El histórico tren de borrascas registrado durante los dos primeros meses del año ha dejado una fuerte huella en el campo español. Según el último informe de Agroseguro, las lluvias intensas y las inundaciones han provocado 120.876 hectáreas siniestradas, una cifra que supone casi un 250 % más que en el mismo periodo de 2025.
Durante semanas, agricultores, ganaderos y administraciones públicas han venido alertando de las consecuencias que estas borrascas con nombre propio estaban causando en las explotaciones. Ahora, con los datos consolidados, el impacto económico comienza a cuantificarse con mayor precisión.

Las previsiones iniciales apuntan a que las indemnizaciones por los daños provocados por lluvias, viento e inundaciones alcanzarán los 83,16 millones de euros, lo que supone casi un 66 % más que en el primer bimestre del año pasado.
El análisis comparativo revela también un cambio significativo en el perfil de riesgo climático. Mientras que el inicio de 2025 estuvo marcado por heladas y un febrero seco y cálido, el arranque de 2026 se ha caracterizado por precipitaciones extraordinarias, hasta convertirse en el periodo con más lluvia acumulada de los últimos 25 años.

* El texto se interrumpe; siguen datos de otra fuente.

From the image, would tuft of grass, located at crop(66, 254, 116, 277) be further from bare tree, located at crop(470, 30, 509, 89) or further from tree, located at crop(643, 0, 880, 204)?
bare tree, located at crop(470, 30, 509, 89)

Un tren de borrascas con efectos en el campo
El detonante de esta situación fue el encadenamiento de varias borrascas atlánticas con nombre propio, entre ellas Harry, Ingrid, Kristin, Leonardo, Marta, Nils y Oriana. Estos episodios trajeron consigo vientos huracanados, lluvias intensas e inundaciones, con especial impacto en regiones como Andalucía y Extremadura, donde numerosos cultivos quedaron afectados.
Tras un breve respiro en los primeros días de marzo, las previsiones de la Agencia Estatal de Meteorología apuntan a una primavera más cálida de lo habitual, con una probabilidad de entre el 50 % y el 70 % dependiendo de la zona. En cuanto a las precipitaciones, por el momento no existe una tendencia clara.

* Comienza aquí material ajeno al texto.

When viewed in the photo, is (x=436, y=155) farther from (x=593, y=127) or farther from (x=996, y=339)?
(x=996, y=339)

Cultivos y regiones más afectadas
Del total estimado en indemnizaciones, casi 53 millones de euros corresponden a daños agrícolas, mientras que el resto se vincula a las líneas ganaderas. Entre los cultivos más afectados destacan los cítricos, con 19 millones de euros en indemnizaciones previstas, seguidos por las hortalizas, con 12,23 millones, y los frutos rojos, que concentran 8,24 millones de euros.

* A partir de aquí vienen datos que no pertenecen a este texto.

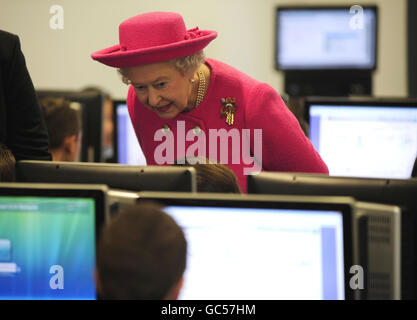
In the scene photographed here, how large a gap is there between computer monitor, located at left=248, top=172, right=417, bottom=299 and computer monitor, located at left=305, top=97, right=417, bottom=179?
1.43 metres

En Andalucía, especialmente durante el mes de febrero, las lluvias intensas, el viento y el desbordamiento de varios ríos provocaron importantes daños en provincias como Huelva, Cádiz, Sevilla, Córdoba, Granada y Jaén.

Las consecuencias se dejaron notar tanto en cultivos en desarrollo o próximos a la recolección como en el olivar, donde todavía quedaba alrededor de un 30 % de la cosecha por recoger. Los efectos también fueron significativos en producciones como frutos rojos, cultivos tropicales y diversas hortalizas, entre ellas ajo, zanahoria, espárrago, tomate, brócoli y cebolla, además de los cítricos, con daños que se extendieron también a la Comunidad Valenciana y la Región de Murcia.
Un clima cada vez más imprevisible
El director del área de prestaciones de Agroseguro, Santiago Duro, ha descrito la situación como un auténtico “tobogán climático”, en el que se alternan episodios de temperaturas inusualmente altas con nevadas o sucesiones de borrascas intensas.
Según ha explicado, el cambio climático se hace cada vez más evidente. De acuerdo con su experiencia, febrero de este año podría convertirse en el mes con mayor siniestralidad de la historia del seguro agrario. Además, todavía continúan registrándose nuevos partes de daños por parte de productores.
Esto ocurre especialmente en cultivos como los cereales, donde el exceso de agua en una fase inicial de desarrollo dificulta evaluar el impacto inmediato. Es en estos días cuando se empieza a comprobar el efecto de haber permanecido encharcados o inundados durante semanas. Por ello, Duro ha insistido en la importancia del seguro agrario como herramienta de protección frente a fenómenos meteorológicos extremos, recordando que “todos estos riesgos están cubiertos”.
Ayudas públicas tras los daños
Ante la magnitud de los daños, el Ministerio de Agricultura, Pesca y Alimentación prevé publicar este mes la primera relación de beneficiarios de las ayudas destinadas a compensar las pérdidas. Según ha adelantado el ministro Luis Planas, el objetivo es que los primeros pagos se realicen a partir del mes de abril.
Estas ayudas forman parte de un paquete económico cercano a los 3.000 millones de euros, destinado principalmente a Andalucía y Extremadura, las regiones más afectadas por las inundaciones. Dentro de ese plan, unos 2.120 millones de euros se destinarán a ayudas directas, que comenzarán a abonarse una vez finalice la evaluación de los daños en las explotaciones agrarias.